Consider the absurdity -- and ignorance -- of such wishful thinking the next time someone declares that there's no reason to be fussing about climate change, or doing anything about its effects and our contribution to it.
Consider, too, that storms like Hurricane Irene, Tropical Storm Lee, and Superstorm Sandy, and the havoc they've brought, one year after another, are very much in keeping with what scientists have been warning of for years -- rare events becoming more and more common.
Last February researchers at MIT and Princeton released findings that climate change likely means that what we now dub 100-year storms could more likely come every three to 20 years. Even more devastating 500-year storms could be expected to show up from 25 to 240 years apart.
Maybe now some slow-to-the-game politicians are getting it, in the wake of Sandy. More than 8 million homes without power at one point. Homes, parks and beaches washed away in two states. Air traffic halted. New York City's subway system stopped. Two Manhattan hospitals evacuated because emergency backup systems failed. People in high rises without elevator service. The New York Stock Exchange down for two straight days, the first time since 1888. The cost? Some estimates put the damage at $20 billion. Lost business could mean another $10 billion to $30 billion more.
It's against that cost, and the likelihood that we'll be paying such multi-billion dollar tabs with increasing frequency in coming years, that we need to weigh the undoubtedly lower but still steep price tag for protecting lives and property against future storms. What more needs to be done to ensure that hospitals have their disaster readiness plans and equipment in place? Should New York City put floodgates on its sewers and subways, or build a seawall to withstand the surge from storms like Sandy? Should vulnerable upstate communities do more to prepare against the kind of rising streams that all but wiped out some of them in 2011? How quickly should such large public projects be done? How would we pay for them?

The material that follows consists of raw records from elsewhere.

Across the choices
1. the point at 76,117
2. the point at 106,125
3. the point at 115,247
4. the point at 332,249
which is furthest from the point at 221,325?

And how, for that matter, do you plan for changes scientists are still coming to understand?
It's encouraging that Gov. Andrew Cuomo acknowledges that, for all practical purposes, "there's no such thing as a 100-year flood" anymore, and that there's a "longer conversation" about this overdue. We need, first, for government and citizens alike to get on the same page that science and nature already are. And that goes double for a Congress whose ranks include committed deniers of science.
Maybe a brisk October flood with a price tag in the tens of billions will be the splash of cold water they need to come to their senses.
Next, then, would come a discussion about what's necessary to protect the lives and property that would otherwise be lost, whether or not they're willing to open their eyes to it.